Programmers constantly face errors that are confusing and hard to fix. In particular, inexperienced programmers, who cannot address commonly occurring errors, have to resort to online help-forums for finding corrections to their buggy programs.
I will present three ideas that leverage advances in program synthesis to automatically assist unskilled programmers that face commonly occurring errors.
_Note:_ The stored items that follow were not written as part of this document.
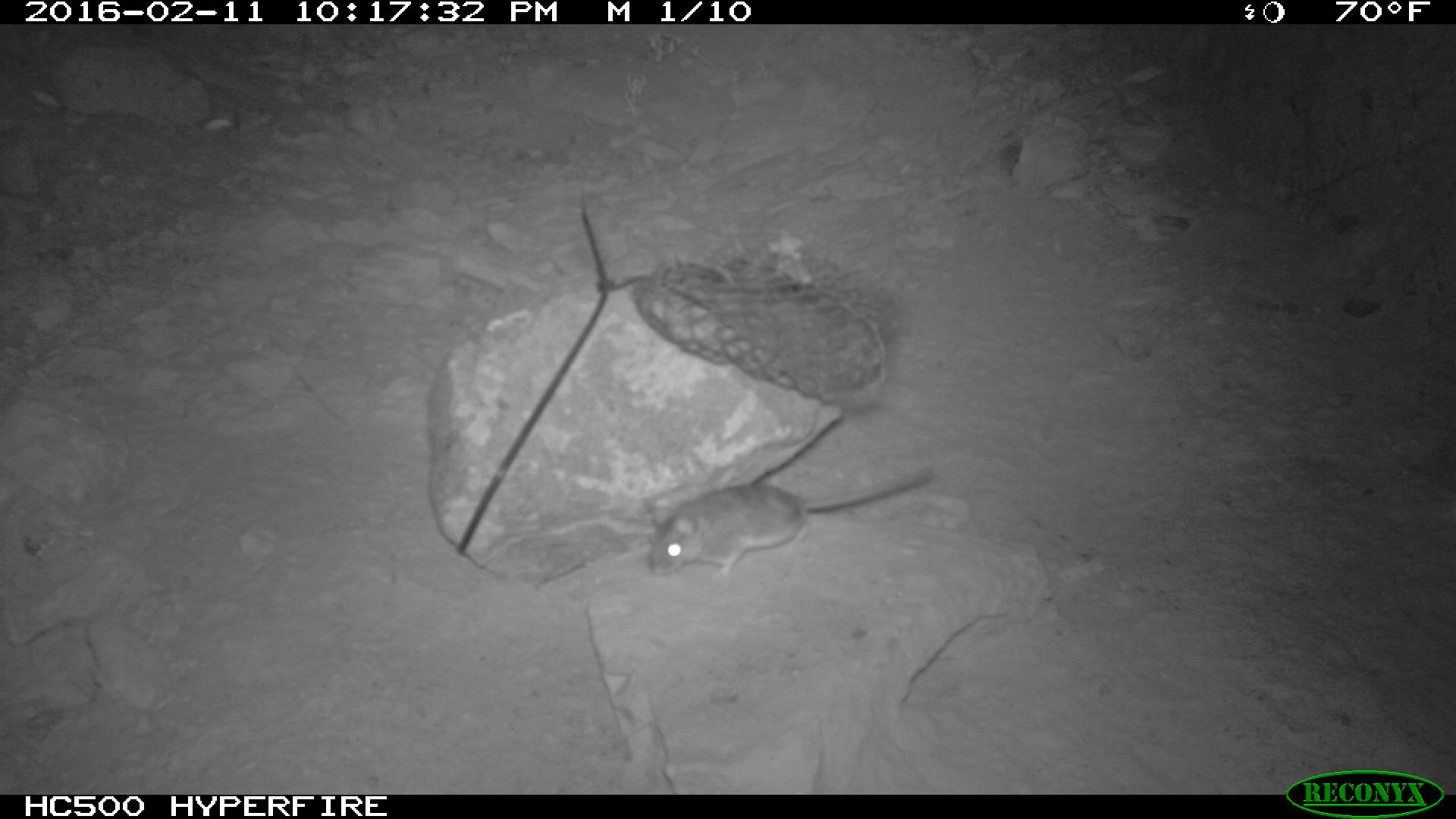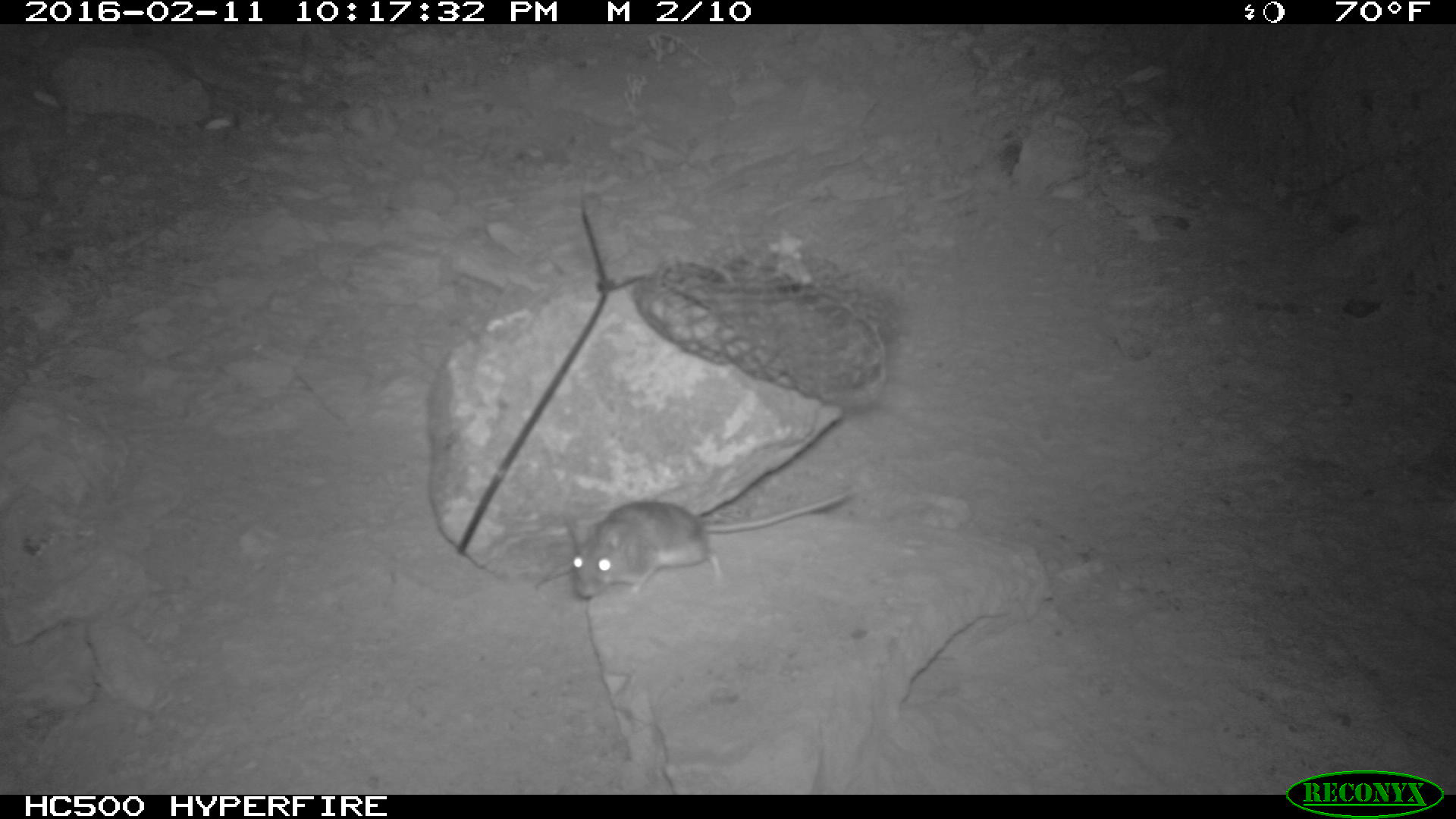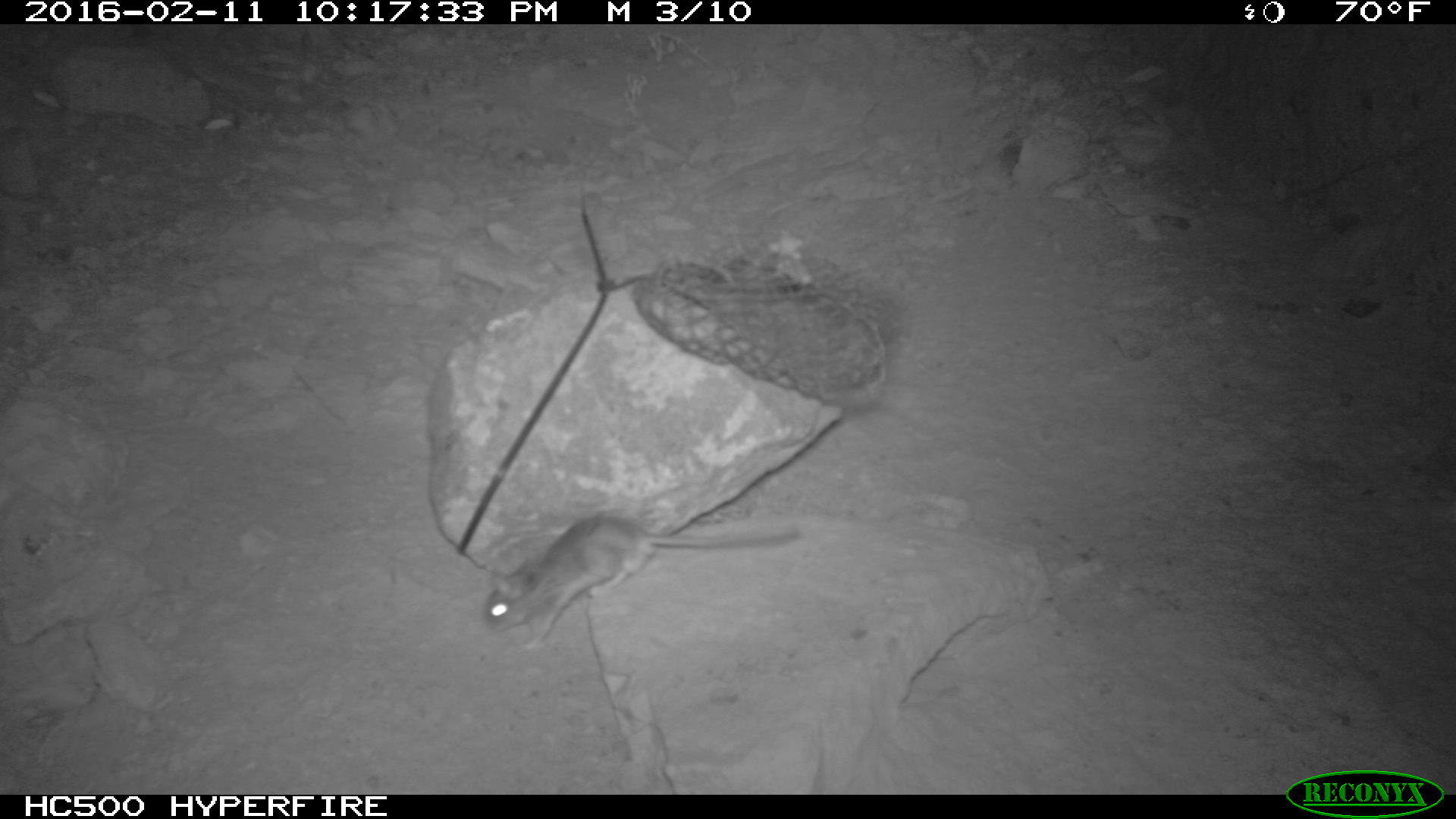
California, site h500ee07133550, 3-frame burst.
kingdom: Animalia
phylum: Chordata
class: Mammalia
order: Rodentia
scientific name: Rodentia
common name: rodent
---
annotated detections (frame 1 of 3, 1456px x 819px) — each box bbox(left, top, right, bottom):
rodent: bbox(645, 466, 934, 579)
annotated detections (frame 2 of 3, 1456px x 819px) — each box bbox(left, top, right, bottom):
rodent: bbox(571, 489, 853, 598)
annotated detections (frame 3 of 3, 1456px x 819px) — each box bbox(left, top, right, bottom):
rodent: bbox(481, 514, 802, 651)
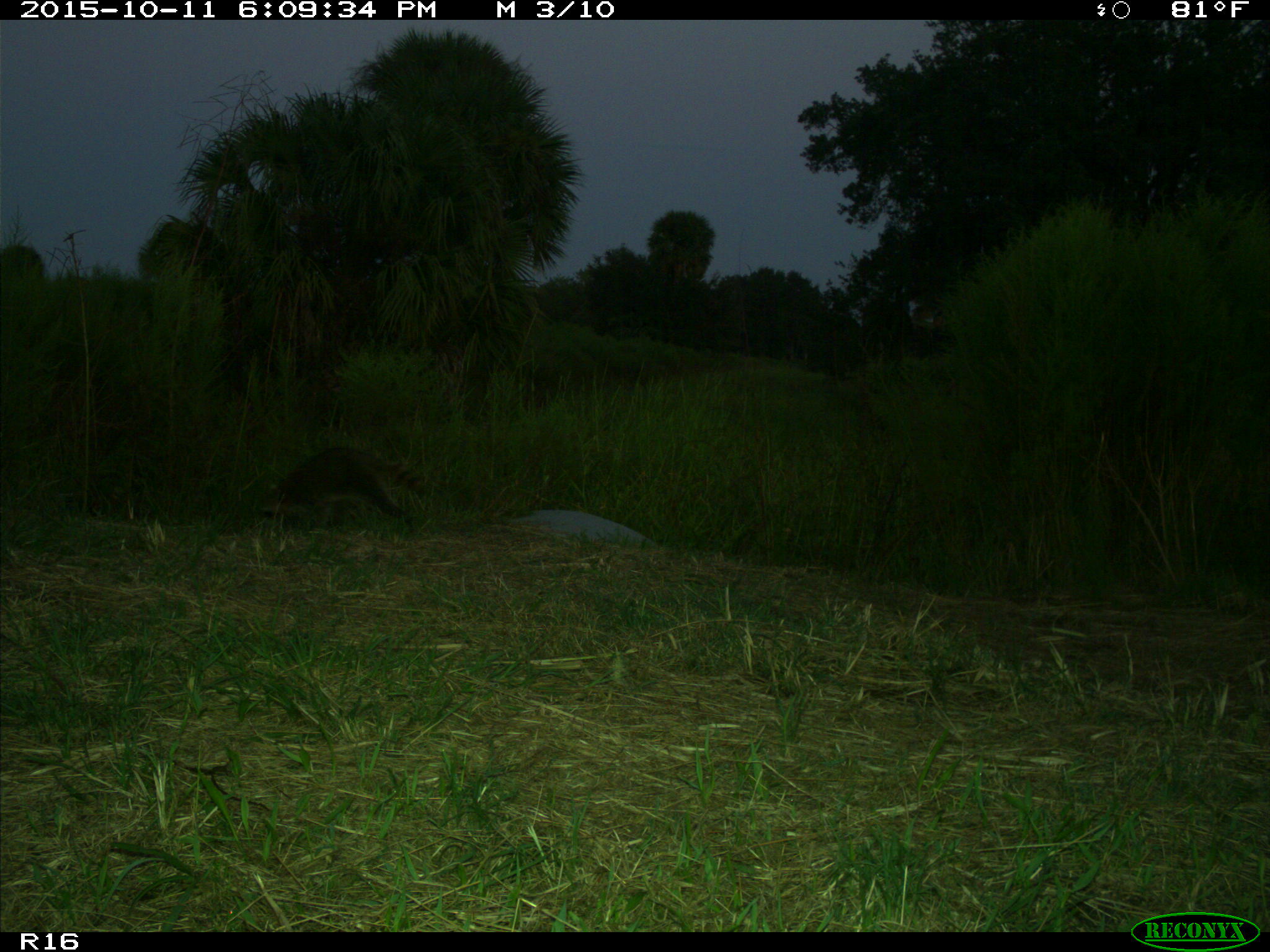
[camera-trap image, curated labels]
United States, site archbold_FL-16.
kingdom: Animalia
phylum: Chordata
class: Mammalia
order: Carnivora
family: Procyonidae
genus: Procyon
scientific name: Procyon lotor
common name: common raccoon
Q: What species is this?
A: Procyon lotor (common raccoon).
First, I will talk about "emulative program repair", a technique for automatically learning how to fix errors directly from programmers. Given examples of bug fixes from real programmers, we synthesize "rules" that generalize such bug fixes and use them to automatically repair programs that contains similar bugs.
Second, I will talk about "repair via direct manipulation", a technique that allows the programmer to express what a repaired program should do by directly manipulating intermediate runtime values of a program. Using the manipulated values, we automatically synthesize programs compliant with the user intent.
Third, I will talk about "program repair under uncertainty", where program inputs are drawn from a probability distribution. I will show how program that do not satisfy a given probabilistic postcondition can be efficiently repaired by combining techniques from program synthesis and computational learning theory.

Bio:

Loris D'Antoni is an Assistant Professor in the MadPL (Madison Programming Languages and Software Engineering) Group at the University of Wisconsin-Madison. He received his PhD from the University of Pennsylvania in 2015, where he worked under the supervision of Rajeev Alur. His dissertation "Programming using Automata and Transducers" won the The Morris and Dorothy Rubinoff Award. Loris's research interests lie in formal methods and program synthesis, with applications to networking, personalized education, and data science. Loris is currently investigating how formal methods can be used to provide personalized feedback to computer science students, automatically program networks, and remove bias from machine learning classifiers.